__EXERCISE SET__:
A) Change "couchs" to "sofas" in the detection rows from their start up to and including the line with "[148,164,178,190]", and write out those lines again with nothing else altered.
B) Write the next part of the FAQ on in-memory data grid failover and transactions, picking up after its final sentence.

__PAGE__:

● ● ● ●

No, because asynchronous replication refers to the transfer of data between the IMDG and the database. The IMDG, however, maintains
in-memory backups that are synchronously updated. This means that if one of the
nodes in a partitioned cluster failed before the replication to the underlying database took place, its backup will be able to instantly continue from that exact
point.

What happens if
one of my memory partitions fails?

The backup
of that partition takes over and becomes the primary. The data grid cluster-aware
proxy re-directs the failed operation to the hot backup implicitly. This enables
a smooth transition of the client application during failure — as if nothing
happened. Each primary node may have multiple backups to further reduce the chance of total failure. In addition, the
cluster manager detects failure and provisions a new backup instance on
one of the available machines.
What happens if
the database fails?

The IMDG
maintains a log of all updates and can re-play them as soon as
the database becomes available again. It is important to note that during
this time the system continues to operate unaffected. The end user will not notice this failure!
How do I maintain
transactional integrity?

The IMDG
supports the standard  two-phase commit protocol and XA transactions. Having said that, this
model should be avoided as much as possible due to the fact that it introduces
dependency among multiple partitions, as well as creates a single point of
distributed synchronization in our system. Using a classic distributed
transaction model doesn’t take advantage of the full linear scalability potential of the partitioned topology. Instead, the recommended approach is
to break transactions into small, loosely-coupled services, each of which can be
resolved within a single partition. Each partition can maintain transaction
integrity using local transactions. This model ensures that in partial
failure scenarios the system is kept in a consistent
state.

● ● ● ●

Detection examples
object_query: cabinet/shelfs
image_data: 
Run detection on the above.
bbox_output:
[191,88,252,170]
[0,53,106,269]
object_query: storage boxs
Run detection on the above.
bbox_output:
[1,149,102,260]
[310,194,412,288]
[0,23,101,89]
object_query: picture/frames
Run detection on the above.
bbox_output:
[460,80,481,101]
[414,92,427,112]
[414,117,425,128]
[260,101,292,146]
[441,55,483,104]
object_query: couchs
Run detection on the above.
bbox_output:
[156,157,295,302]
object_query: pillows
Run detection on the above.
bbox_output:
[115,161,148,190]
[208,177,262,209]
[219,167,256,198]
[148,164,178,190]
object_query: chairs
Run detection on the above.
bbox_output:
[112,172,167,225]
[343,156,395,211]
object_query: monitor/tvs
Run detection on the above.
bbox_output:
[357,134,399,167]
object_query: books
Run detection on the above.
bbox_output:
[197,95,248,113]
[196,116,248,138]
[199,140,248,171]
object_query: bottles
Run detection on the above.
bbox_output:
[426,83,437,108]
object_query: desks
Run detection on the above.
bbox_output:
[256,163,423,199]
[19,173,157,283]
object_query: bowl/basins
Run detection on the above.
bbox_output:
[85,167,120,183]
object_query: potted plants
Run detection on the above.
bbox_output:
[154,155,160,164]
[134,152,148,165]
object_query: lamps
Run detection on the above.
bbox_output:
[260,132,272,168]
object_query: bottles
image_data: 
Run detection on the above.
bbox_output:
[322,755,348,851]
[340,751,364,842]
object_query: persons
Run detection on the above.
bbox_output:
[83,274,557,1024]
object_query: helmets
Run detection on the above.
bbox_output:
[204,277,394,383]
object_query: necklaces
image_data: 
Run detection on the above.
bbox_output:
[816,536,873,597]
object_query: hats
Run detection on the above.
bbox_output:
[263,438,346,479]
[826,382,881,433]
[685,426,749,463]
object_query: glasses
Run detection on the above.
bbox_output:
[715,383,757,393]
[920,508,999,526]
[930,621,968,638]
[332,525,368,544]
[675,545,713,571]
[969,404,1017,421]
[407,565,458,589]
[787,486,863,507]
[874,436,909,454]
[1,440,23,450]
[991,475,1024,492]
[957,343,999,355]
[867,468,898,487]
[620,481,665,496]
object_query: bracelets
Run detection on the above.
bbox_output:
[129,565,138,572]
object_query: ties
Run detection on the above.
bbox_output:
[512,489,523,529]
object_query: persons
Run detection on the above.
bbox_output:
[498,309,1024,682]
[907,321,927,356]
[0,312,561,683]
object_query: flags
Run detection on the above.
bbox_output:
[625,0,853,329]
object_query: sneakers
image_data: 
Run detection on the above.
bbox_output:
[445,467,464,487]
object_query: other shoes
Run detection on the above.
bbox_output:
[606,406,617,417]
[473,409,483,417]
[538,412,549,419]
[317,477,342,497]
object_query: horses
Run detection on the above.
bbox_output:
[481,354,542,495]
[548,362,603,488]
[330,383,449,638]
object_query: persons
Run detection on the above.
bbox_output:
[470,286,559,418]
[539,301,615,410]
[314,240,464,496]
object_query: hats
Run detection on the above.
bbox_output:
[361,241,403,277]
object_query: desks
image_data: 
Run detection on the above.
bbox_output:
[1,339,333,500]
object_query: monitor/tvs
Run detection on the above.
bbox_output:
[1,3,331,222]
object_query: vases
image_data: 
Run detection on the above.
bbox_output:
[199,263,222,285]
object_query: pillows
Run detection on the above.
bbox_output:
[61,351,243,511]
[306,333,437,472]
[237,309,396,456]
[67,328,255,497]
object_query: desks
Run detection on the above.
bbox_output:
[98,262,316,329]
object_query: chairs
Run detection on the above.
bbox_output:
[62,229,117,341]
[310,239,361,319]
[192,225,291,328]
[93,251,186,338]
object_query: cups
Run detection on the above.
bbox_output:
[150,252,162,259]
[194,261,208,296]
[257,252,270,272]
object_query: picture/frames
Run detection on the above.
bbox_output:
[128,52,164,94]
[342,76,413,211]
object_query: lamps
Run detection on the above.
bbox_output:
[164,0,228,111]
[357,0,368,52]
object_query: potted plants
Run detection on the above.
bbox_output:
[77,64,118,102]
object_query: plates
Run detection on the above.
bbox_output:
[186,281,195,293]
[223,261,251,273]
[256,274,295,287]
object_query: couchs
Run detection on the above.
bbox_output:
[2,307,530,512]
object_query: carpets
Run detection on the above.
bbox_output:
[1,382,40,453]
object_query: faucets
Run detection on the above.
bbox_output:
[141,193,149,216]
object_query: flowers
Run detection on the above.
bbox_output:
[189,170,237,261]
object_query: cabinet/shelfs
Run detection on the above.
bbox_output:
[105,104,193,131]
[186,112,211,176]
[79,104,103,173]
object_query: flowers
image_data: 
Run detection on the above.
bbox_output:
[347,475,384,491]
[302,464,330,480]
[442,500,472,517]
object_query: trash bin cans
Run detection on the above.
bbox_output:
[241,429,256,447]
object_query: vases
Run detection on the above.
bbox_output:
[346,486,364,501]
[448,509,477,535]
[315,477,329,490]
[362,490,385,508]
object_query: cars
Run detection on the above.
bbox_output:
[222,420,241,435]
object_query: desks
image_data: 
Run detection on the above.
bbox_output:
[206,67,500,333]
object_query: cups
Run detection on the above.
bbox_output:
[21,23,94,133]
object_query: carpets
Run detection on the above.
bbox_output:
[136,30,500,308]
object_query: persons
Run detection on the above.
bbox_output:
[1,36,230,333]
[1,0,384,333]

● ● ● ●

__OUTPUTS FOR THE TASKS__:
A)
object_query: cabinet/shelfs
image_data: 
Run detection on the above.
bbox_output:
[191,88,252,170]
[0,53,106,269]
object_query: storage boxs
Run detection on the above.
bbox_output:
[1,149,102,260]
[310,194,412,288]
[0,23,101,89]
object_query: picture/frames
Run detection on the above.
bbox_output:
[460,80,481,101]
[414,92,427,112]
[414,117,425,128]
[260,101,292,146]
[441,55,483,104]
object_query: sofas
Run detection on the above.
bbox_output:
[156,157,295,302]
object_query: pillows
Run detection on the above.
bbox_output:
[115,161,148,190]
[208,177,262,209]
[219,167,256,198]
[148,164,178,190]

B)
How is
transactional integrity maintained with the database?

As noted
above, distributed transactions might introduce a severe performance and scalability bottleneck, especially if done with the
database. In addition, attempting to execute transactions with the database violates one of the core principles behind PaaS: asynchronous updates to
the database. To avoid this overhead, the IMDG ensures that transactions are
resolved purely in-memory and are sent to the database in a single batch. If
the update to the database fails, the system will re-try that operation until the
update succeeds.
What types of
queries are supported?

  • Template matching (matching object
    based on class name, class hierarchy, and attribute
    values)
  • SQL – support range queries, ‘like’
    semantics, etc.
  • Continuous queries – through
    a combination of notification and SQL.
  • Parallel query (a.k.a Map/Reduce) –
    queries that are not designated for a specific partition are automatically
    broadcasted to all partitions and the result is implicitly aggregated on the client
    side.
  • Iterator – iterate through a large result-set of data.

This model relies heavily on partitioning. How do I handle queries that need to span
multiple partitions?

Aggregated
queries are executed in parallel on all partitions. You can combine this model
with stored procedure-like queries to perform more advanced manipulations, such as
sum and max. See more details below.
What about stored procedures and prepared statements?
Because the
data is stored in memory, we avoid the use of a proprietary language for stored procedures. Instead, we can use either native Java/.Net/C++ or dynamic
languages, such as Groovy and JRuby, to manipulate the data in memory. The IMDG
provides native support for executing dynamic languages, routes the query to where
the data resides, and enables aggregation of the results back to the client. A reducer
can be invoked on the client-side to execute second  level aggregation.
Can I change these prepared statements and stored procedure equivalents without bringing down the data?
Yes. When
you change the script, the script is reloaded to the server while the server is
up without the need to bring down the data. The same capability exists in case
you need to re-fresh collocated services code on the server-side.
Do I need to
change my application code to use an IMDG?

It depends.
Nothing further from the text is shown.